Excellence: Room for Mistakes

On November 7th, 1962, NASA awarded a contract to Grumman Aircraft Engineering Corporation to design and build the lunar landing vehicle for the Apollo missions. Over the next 7 years, Grumman’s team of talented engineers set about the mammoth task of inventing a product that would do something that nobody had ever done before. It was true, pioneering innovation, and Grumman completed their remit to NASA, playing a major part in the extraordinary feat of landing men on the moon.

During one phase of the project, the Grumman team was testing the landing gear design on a full sized and fully weighted prototype. For several, consecutive tests, the leg was snapping at a particular hinged joint, and they couldn’t figure out why. One night, after pouring over his designs and calculations for hours, one of their best engineers discovered his error. That error, incidentally, had been made months prior, and all calculations had been based off of that erroneous data since.

He went to Grumman’s Program Manager for the Lunar Module, Tom Kelly, and confessed his mistake. Tom immediately realized the seriousness of the mistake. Fixing the mistake would put the program months behind schedule and cost millions of dollars. It would be understandable, perhaps even expected, for that engineer who made an honest mistake to be fired because of the impact to timeline and budget.

But that’s not what Tom Kelly did.

Tom Kelly sent that engineer home. He told him to take a few days off, rest and relax and spend some time with his wife and kids, then come back to work the following week and assist in fixing the mistake. It was Tom Kelly’s belief that as long as the team at Grumman were open and honest about their mistakes, and worked together to fix them if and when they happened, they had a shot at being successful in building a spaceship to land on the moon.

That belief turned out to be a good one. The first Lunar Excursion Module flew in space on January 22nd, 1968, just 5 years and 3 months after Grumman were asked to build it. 12 more Lunar Modules flew in space, one of which famously became a life boat for the crew of the stricken Apollo 13 crew. The Lunar Module was an excellent spaceship; the result of a commitment to excellence.

The reason I tell you this story is to illustrate that a commitment to excellence and a steadfast belief that ‘good enough’ isn’t good enough doesn’t mean that there isn’t room for mistakes. The human factor tells us that mistakes can and will happen. They are inevitable. It’s not ‘if’, it’s ‘when’. A commitment to excellence doesn’t determine a ‘no mistakes’ policy, but it does determine how you react and deal with mistakes when the happen.
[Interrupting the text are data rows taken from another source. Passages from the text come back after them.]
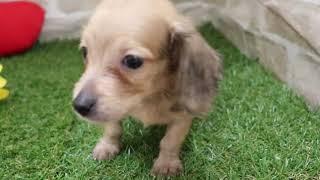 ペットショップ 犬の家みなと店 「89974Mダックス」 thumbnail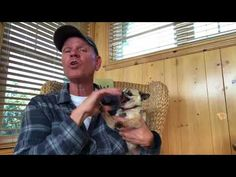 Paul Rugg: People ask me how I relax (I cried and peed my pants at the same time! Funny Animal Memes, Funny Animals, Cute Animals, Funny Memes, Funny Videos, Dog Pictures, Best Funny Pictures, Funny Cute, Hilarious
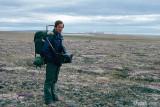 Flowering tundra - Bloeiende toendra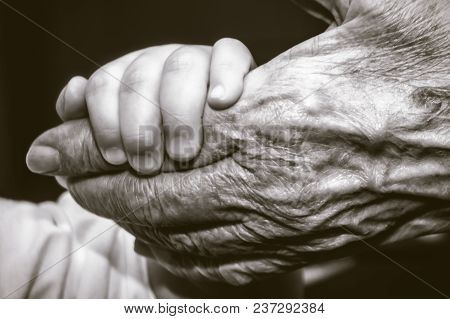 Childs Hand And Old Wrinkled Skin Palm Finger Concept Idea Of Love Family Protecting Children And El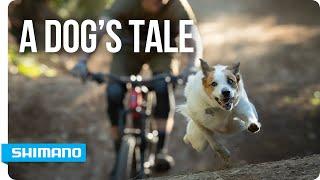 A Dog's Tale | SHIMANO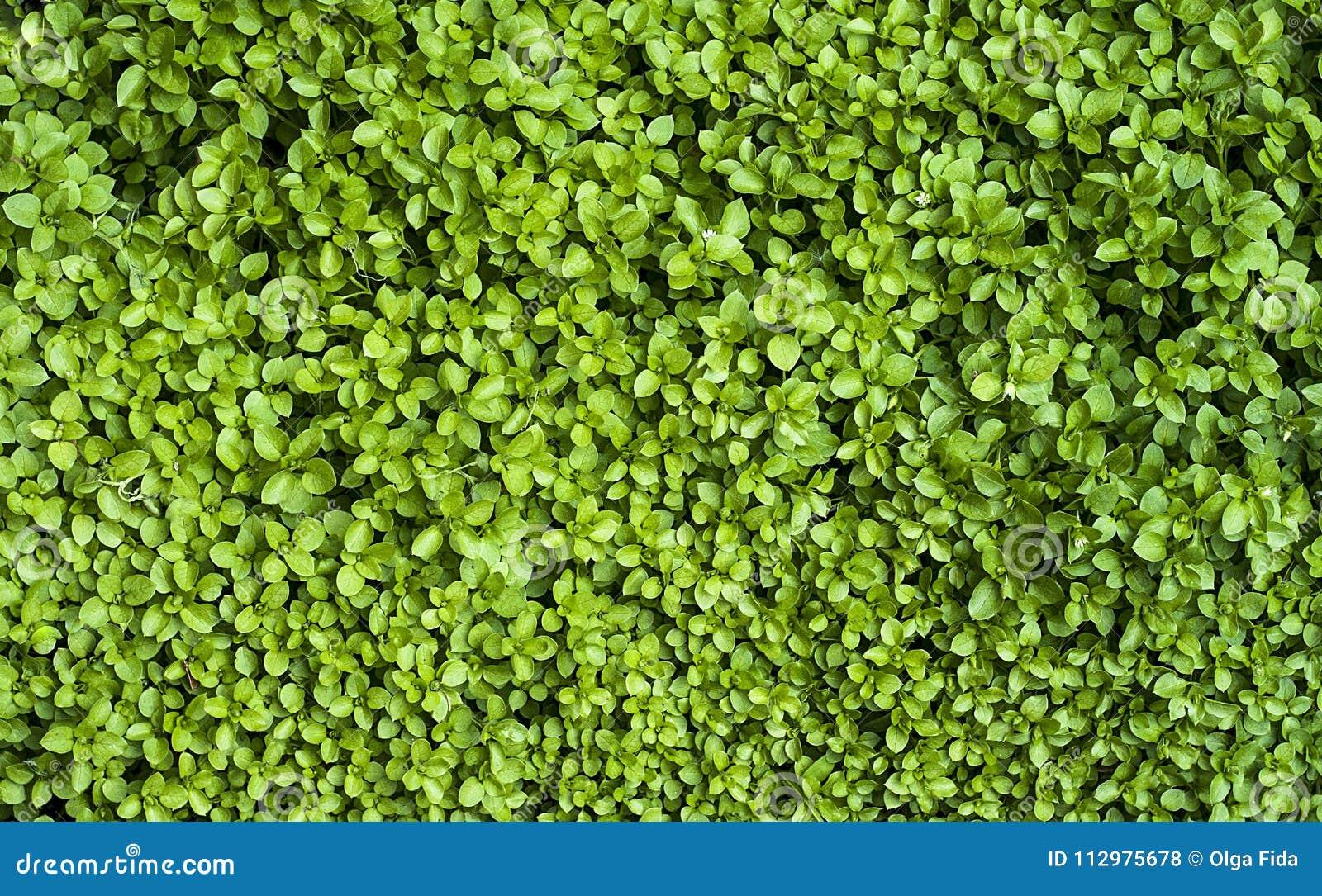 Summer, green grass background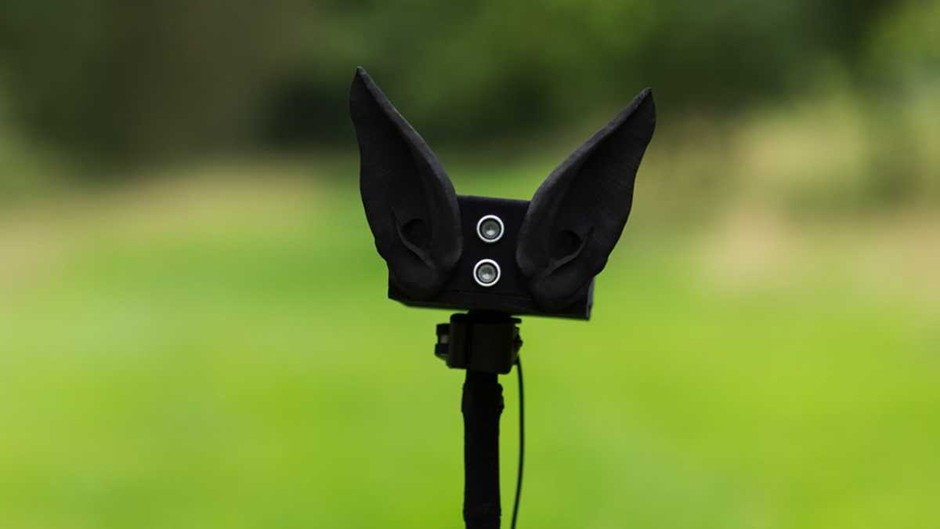 Through the Ears of the Bats © MLF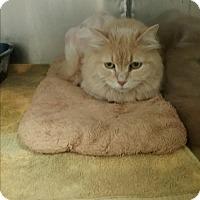 Persian Cat for adoption in Muskegon, Michigan - nala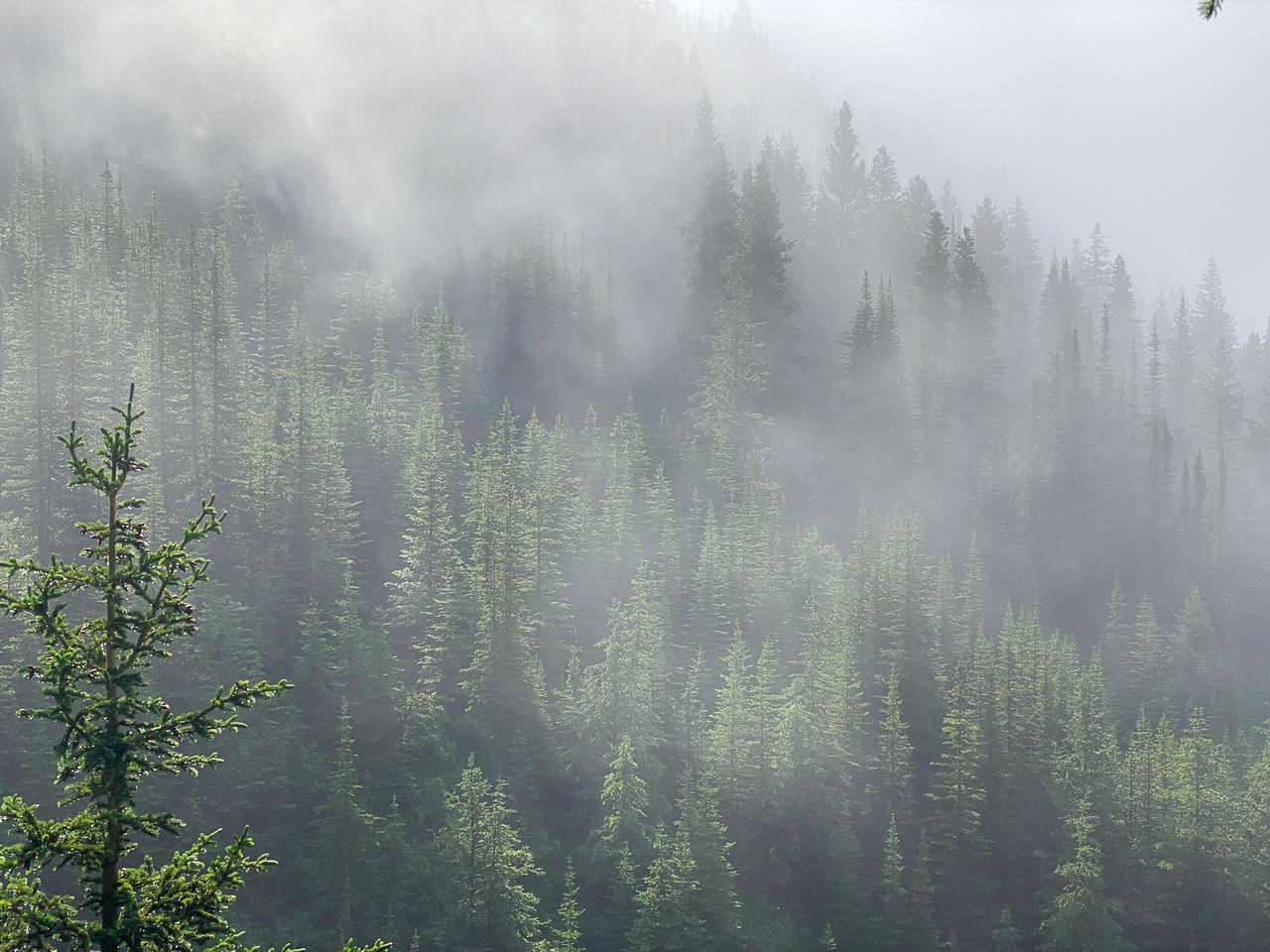 Hiking up the steep, unrelenting Aylmer Pass trail in morning mist.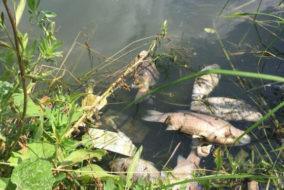 Роспотребнадзор сообщил, что загрязнение реки в Башкирии не связано с утечкой с завода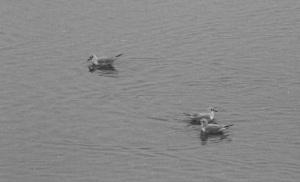 Bonaparte's Gulls, Boonton Reservoir, NJ, Mar. 26, 2015 (documentation photo by Jonathan Klizas)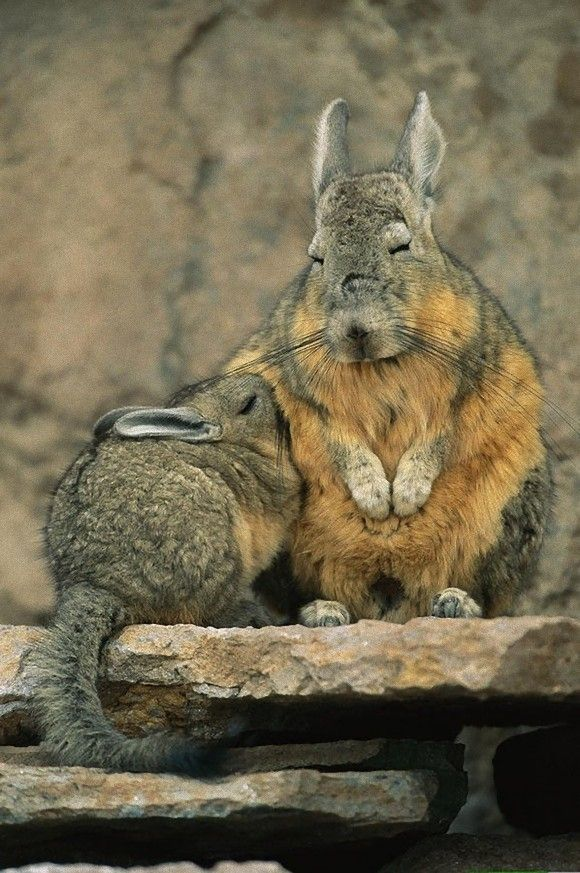Snuggling up Beautiful Creatures Animals Beautiful Cute Baby Animals Funny Animals Rodents
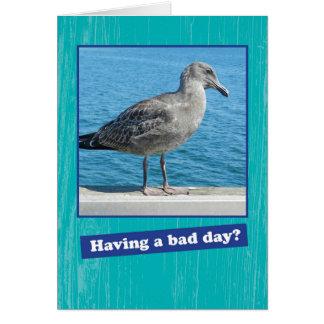 Grumpy Seagull Having a Bad Day Encouragement Card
Had Tom Kelly fired his engineer, I don’t think anyone would have argued. Certainly, it would have been a loss of engineering talent, and a replacement would have to have been found, requiring Grumman to pour additional man hours in to bringing that replacement up to speed and integrating him in to the project. But when the initial mistake cost huge amounts of time and money, Tom would not have been chastised for that decision. People get fired for less every day.

Yet the culture of excellence that Tom had instilled and pursued in his workforce and with his workforce meant that everyone understood that it’s better to own up to the mistake rather than try and cover it up or, worse, try and shift the blame. When the tired, overworked engineer discovered his mistake, he owned up to it. Their collective commitment to excellence determined that the problem would be fixed, the lesson would be learned, and the same mistake wouldn’t be made again.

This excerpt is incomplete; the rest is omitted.